In a more speculative vein, we might suggest that scholastic thinking provides the perfect vehicle for the ideological defense of bureaucracy, to the extent that both seem to reveal a distrust of the future. Both try to manage the novel, whether in the form of events or people, by insisting that it find its place within the framework of pre-established procedures and beliefs. To the bureaucratic "management" of diverse people and experiences, scholasticism offers a method that seeks to locate deductively the new within the horizon of the prevailing mindscape. Neither Scholasticism nor bureaucracy is prepared or able to confront the novel on its own terms ‑‑ to engage it dialogically with a view to achieving an intelligent reordering of existing beliefs and practices. Both seek to manage the novel because they cannot, perhaps fear to, speak to and with it. Hence, their theoretical retreat into assured grounds of belief, dogmatically entertained and continually reasserted, in support of which they inevitably lay claim to a privileged access to "The Truth" for their authorities, whether "specialists," "elites," or historical forefathers. (It may well be, as some have suggested, that the psychic base of both bureaucracy and scholasticism lies in the "authoritarian" character‑structure.) In point of fact, while these modes of activity need not in principle rule out socially progressive positions with respect to matters of value, they tend conceptually to frame their transactions with the world in such a way as to make such options less defensible, if not actually "inappropriate." A further quite significant consequence of this procedural rooting in a privileged access to "The Truth" of their basic assumptions is that no available procedure remains for the dialogic encounter of diverse positions. A dialogue over first principles or fundamental mindscapes is ruled out in advance. Hence, the interpersonal consequences of this inability intelligently to confront the novel can only be warfare, whether explicit or not, and a struggle for domination. To this question of the centrality of dialogue in matters philosophical I will return later.

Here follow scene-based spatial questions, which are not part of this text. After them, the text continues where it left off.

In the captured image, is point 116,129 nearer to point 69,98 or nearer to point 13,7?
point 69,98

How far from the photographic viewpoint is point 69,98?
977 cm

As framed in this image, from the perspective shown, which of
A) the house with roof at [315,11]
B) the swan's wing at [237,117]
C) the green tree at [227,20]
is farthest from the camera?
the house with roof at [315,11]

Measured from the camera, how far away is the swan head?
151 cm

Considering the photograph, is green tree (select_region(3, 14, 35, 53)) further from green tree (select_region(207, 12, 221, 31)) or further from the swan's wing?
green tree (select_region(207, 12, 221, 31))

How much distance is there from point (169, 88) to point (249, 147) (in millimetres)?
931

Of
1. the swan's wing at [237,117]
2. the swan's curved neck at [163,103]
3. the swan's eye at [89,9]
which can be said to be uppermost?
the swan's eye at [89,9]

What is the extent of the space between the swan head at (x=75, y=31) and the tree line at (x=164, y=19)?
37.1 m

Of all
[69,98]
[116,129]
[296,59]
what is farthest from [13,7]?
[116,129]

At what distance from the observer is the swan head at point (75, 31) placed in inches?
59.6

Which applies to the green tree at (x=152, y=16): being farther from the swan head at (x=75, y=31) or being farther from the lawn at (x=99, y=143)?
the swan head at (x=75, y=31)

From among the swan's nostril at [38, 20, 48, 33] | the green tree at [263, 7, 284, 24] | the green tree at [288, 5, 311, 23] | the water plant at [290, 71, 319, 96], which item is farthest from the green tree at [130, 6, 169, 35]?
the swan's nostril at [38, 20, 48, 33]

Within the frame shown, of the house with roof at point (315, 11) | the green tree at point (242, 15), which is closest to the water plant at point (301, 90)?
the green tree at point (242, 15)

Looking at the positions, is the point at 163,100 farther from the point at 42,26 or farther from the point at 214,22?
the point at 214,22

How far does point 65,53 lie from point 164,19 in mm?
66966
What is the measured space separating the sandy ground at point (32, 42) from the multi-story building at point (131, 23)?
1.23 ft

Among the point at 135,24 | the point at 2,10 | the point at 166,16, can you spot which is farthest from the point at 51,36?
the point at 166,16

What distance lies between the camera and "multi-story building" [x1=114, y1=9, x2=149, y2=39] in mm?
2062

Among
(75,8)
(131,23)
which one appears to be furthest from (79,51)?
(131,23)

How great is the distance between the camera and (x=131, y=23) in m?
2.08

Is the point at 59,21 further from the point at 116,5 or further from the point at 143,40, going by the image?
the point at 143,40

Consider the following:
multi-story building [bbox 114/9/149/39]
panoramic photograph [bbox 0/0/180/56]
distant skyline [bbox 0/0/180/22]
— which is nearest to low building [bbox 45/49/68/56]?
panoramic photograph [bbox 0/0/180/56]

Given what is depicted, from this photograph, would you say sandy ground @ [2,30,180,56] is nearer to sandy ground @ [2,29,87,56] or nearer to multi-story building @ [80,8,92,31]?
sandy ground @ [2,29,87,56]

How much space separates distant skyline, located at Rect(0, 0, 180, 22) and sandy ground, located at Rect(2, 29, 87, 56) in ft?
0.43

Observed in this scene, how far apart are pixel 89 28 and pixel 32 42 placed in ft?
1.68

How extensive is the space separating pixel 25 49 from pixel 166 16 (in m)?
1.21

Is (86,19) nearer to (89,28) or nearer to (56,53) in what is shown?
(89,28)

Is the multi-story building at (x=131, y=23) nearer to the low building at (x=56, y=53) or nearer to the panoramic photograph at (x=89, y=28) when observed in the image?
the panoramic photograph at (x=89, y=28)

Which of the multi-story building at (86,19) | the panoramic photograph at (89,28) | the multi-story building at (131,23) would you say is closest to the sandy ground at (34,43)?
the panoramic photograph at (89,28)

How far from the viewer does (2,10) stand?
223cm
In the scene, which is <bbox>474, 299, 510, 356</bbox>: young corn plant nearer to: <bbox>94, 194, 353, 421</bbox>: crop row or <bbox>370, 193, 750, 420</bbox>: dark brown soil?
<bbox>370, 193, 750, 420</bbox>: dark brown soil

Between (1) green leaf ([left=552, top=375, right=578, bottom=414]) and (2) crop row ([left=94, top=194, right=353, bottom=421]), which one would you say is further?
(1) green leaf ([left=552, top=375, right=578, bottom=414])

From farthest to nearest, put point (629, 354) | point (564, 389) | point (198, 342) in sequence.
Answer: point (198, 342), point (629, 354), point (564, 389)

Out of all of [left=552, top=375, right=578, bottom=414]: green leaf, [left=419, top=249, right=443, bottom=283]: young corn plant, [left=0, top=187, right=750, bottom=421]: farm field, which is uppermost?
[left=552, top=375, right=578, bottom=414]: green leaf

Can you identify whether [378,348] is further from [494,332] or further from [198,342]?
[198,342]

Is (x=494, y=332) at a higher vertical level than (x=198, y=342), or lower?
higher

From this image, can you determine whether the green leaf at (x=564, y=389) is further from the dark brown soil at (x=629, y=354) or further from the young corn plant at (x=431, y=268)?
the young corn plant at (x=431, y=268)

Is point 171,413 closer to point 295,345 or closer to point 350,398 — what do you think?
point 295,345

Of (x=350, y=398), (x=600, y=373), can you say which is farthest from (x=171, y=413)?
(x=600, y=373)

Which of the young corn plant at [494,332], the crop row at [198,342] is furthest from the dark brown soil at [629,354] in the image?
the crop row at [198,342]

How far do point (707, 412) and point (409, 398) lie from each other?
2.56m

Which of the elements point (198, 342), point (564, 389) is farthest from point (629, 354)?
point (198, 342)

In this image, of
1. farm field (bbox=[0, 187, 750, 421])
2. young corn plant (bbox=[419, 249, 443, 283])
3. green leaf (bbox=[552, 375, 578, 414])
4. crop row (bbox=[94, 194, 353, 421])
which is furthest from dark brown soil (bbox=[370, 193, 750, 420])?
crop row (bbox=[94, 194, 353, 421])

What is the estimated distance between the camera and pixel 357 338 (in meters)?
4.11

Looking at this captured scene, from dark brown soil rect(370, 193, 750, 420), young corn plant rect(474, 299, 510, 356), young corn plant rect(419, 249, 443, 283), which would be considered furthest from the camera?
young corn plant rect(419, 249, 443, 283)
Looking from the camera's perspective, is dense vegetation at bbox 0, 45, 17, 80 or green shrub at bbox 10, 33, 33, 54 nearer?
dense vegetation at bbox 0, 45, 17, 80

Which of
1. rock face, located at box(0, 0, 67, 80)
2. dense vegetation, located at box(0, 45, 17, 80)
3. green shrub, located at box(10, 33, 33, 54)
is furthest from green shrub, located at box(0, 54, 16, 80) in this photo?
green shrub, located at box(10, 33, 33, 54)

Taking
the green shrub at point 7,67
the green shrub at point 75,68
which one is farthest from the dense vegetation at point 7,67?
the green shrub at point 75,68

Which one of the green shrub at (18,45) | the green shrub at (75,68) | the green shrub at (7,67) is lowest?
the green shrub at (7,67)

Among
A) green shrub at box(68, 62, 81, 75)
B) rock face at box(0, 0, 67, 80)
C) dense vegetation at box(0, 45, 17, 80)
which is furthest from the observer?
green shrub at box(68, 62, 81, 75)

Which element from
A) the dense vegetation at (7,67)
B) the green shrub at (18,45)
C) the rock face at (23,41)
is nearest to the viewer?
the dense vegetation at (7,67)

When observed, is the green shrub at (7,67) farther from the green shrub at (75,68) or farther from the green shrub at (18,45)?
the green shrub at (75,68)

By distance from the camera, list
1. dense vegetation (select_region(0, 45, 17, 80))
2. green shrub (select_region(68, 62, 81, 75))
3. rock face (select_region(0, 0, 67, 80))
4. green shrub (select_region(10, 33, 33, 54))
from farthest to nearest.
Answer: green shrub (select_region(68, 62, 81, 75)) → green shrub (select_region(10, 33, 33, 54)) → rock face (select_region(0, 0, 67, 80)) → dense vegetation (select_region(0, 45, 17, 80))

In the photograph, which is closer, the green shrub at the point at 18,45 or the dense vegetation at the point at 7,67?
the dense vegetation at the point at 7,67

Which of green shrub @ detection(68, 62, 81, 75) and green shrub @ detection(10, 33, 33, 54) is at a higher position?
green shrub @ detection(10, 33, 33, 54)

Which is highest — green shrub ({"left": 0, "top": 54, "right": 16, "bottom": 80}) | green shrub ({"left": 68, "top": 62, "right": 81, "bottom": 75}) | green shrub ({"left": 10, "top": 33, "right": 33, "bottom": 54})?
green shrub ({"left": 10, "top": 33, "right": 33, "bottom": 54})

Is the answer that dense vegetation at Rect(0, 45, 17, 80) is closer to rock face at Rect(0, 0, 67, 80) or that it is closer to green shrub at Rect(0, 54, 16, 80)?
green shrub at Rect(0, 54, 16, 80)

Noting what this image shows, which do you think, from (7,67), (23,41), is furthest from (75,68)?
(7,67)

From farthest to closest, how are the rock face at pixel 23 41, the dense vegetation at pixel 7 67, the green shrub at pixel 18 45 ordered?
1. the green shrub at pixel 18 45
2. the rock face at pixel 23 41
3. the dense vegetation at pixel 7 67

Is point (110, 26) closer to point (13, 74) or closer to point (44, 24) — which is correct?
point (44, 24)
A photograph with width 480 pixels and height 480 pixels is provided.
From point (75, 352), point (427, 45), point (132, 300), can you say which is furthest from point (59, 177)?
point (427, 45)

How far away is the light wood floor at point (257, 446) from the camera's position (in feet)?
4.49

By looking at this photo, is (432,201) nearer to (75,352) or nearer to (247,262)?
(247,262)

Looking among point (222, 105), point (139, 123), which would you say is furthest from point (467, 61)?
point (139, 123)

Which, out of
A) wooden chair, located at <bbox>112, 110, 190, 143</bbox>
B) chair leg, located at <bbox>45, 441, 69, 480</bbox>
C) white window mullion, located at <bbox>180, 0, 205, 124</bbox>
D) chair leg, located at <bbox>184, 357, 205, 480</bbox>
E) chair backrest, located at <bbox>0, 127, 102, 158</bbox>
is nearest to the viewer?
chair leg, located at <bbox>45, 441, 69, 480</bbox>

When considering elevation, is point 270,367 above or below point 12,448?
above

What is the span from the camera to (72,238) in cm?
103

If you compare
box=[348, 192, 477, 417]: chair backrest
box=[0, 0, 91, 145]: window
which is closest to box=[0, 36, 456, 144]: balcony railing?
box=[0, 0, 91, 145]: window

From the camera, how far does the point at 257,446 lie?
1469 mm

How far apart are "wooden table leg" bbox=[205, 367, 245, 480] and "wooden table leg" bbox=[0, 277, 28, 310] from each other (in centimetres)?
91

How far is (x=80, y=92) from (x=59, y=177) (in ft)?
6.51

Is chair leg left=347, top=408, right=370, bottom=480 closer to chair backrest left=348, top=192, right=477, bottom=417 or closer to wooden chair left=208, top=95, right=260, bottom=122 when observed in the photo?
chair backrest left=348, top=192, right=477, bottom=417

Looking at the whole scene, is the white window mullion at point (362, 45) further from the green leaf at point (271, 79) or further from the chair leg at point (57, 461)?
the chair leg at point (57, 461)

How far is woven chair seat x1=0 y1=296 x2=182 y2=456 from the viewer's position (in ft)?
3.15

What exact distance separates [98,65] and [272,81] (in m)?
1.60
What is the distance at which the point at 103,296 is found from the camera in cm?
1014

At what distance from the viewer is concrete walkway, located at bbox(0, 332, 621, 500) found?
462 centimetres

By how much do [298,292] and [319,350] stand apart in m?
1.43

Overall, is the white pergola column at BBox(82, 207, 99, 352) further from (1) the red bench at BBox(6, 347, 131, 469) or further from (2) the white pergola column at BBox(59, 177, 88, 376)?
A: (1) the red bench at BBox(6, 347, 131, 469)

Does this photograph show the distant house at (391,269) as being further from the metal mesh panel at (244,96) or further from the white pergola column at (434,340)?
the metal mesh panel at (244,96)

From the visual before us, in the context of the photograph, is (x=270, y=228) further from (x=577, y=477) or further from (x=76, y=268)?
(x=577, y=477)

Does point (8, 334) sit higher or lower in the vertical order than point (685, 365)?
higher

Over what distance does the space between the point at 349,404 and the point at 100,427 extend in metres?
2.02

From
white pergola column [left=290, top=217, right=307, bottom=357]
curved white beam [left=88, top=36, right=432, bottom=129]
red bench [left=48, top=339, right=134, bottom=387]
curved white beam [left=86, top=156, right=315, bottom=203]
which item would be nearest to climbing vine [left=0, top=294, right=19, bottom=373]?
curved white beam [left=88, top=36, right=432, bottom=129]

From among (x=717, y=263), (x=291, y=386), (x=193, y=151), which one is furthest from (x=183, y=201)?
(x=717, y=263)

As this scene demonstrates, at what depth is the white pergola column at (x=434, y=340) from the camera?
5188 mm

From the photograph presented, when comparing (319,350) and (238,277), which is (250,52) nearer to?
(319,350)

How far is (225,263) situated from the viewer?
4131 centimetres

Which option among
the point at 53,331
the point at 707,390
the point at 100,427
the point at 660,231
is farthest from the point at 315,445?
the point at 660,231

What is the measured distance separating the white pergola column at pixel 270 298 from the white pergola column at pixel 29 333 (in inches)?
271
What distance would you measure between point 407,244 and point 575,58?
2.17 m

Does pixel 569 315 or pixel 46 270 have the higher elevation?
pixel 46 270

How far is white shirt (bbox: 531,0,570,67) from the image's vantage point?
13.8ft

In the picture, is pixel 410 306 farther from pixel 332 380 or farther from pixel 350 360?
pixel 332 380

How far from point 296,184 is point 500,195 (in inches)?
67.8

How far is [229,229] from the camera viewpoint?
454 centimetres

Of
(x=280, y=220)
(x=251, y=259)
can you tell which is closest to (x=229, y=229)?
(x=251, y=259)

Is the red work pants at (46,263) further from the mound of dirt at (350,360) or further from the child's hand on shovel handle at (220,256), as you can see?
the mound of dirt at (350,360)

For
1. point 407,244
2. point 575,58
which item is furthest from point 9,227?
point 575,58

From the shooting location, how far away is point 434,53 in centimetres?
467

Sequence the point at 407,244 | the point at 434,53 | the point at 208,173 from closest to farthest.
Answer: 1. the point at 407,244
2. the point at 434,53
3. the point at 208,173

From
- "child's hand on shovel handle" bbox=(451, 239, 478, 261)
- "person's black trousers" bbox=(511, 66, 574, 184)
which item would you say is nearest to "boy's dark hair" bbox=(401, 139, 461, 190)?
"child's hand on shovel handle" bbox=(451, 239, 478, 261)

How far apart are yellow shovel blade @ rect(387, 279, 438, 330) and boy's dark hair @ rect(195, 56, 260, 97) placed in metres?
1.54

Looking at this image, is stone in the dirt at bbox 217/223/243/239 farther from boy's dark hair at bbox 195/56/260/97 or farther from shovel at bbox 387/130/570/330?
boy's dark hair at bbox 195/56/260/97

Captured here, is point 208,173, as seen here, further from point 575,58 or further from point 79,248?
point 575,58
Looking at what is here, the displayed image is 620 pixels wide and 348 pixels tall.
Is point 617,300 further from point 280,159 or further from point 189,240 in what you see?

All classical philosophy, it may be argued, contained a prescriptive or programmatic thrust, that is, it defended values and proposed ways of living. Sometimes this was explicit, often it remained latent. It is important to recognize this pervasive characteristic of philosophical reflection, which often lies hidden behind the articulated purpose of an impartial investigation into the Real. It certainly has not been my intention to seek to discredit this programmatic character of philosophy. As I draw out the positive conclusions of this study later on, I will attempt to make quite clear some of the programmatic dimensions that I believe philosophy ought explicitly to take. It is only when the prescriptive is hidden within the confines of an unanalyzed metaphysics that genuine philosophical reflection is in danger of being made to serve alien ideological functions.
As my discussion of the problem of ideology has made clear, it is not possible objectively to draw a hard and fast line between the search for "truth" and ideology. On the personal side, this is of course not the case. There is a simple line to be drawn between one whose conscious intent is to achieve the most adequate theoretical mapping of the domain of the Real, and one whose aim is the manipulation of inquiry in the service of some fixed, prior interest, even though the latter will usually to keep his purpose hidden in order to increase the impact of his claims. But given equal sincerity in the search for truth, and abstracting from the psychodynamic question of "self‑deception" or "rationalization," the objective philosophical problem of ideology would seem to come down finally to the question of the extent to which the inquiry in question remained open to critical and self‑critical interrogation of its assumptions and procedures ‑of its essential mindscape ‑‑ as well as to its social location and to the consequences of its positions. Crucially in question here is the willingness to enter into dialogue with critical confrontations to its positions arising out of encounters with adherents of divergent views, as well as the continual openness to novelties in experience.
Still further, and most crucially here when "classical philosophy" is in question, the satisfaction of these procedural constraints does not obviate the need for succeeding generations to use their historical vantage point as a new perspective from which to subject the most advanced levels of philosophical inquiry to sustained critical analysis. Such analysis may reveal prejudices of past ages, which may have limited those inquiries in ways unsuspected, perhaps biasing them in the service of certain restricted social or class interests. It should be clear, therefore, that each generation must continually recreate its own philosophy in the light of the new perspectives that are ever emerging out of the movement of experience. Let me briefly concretize these remarks.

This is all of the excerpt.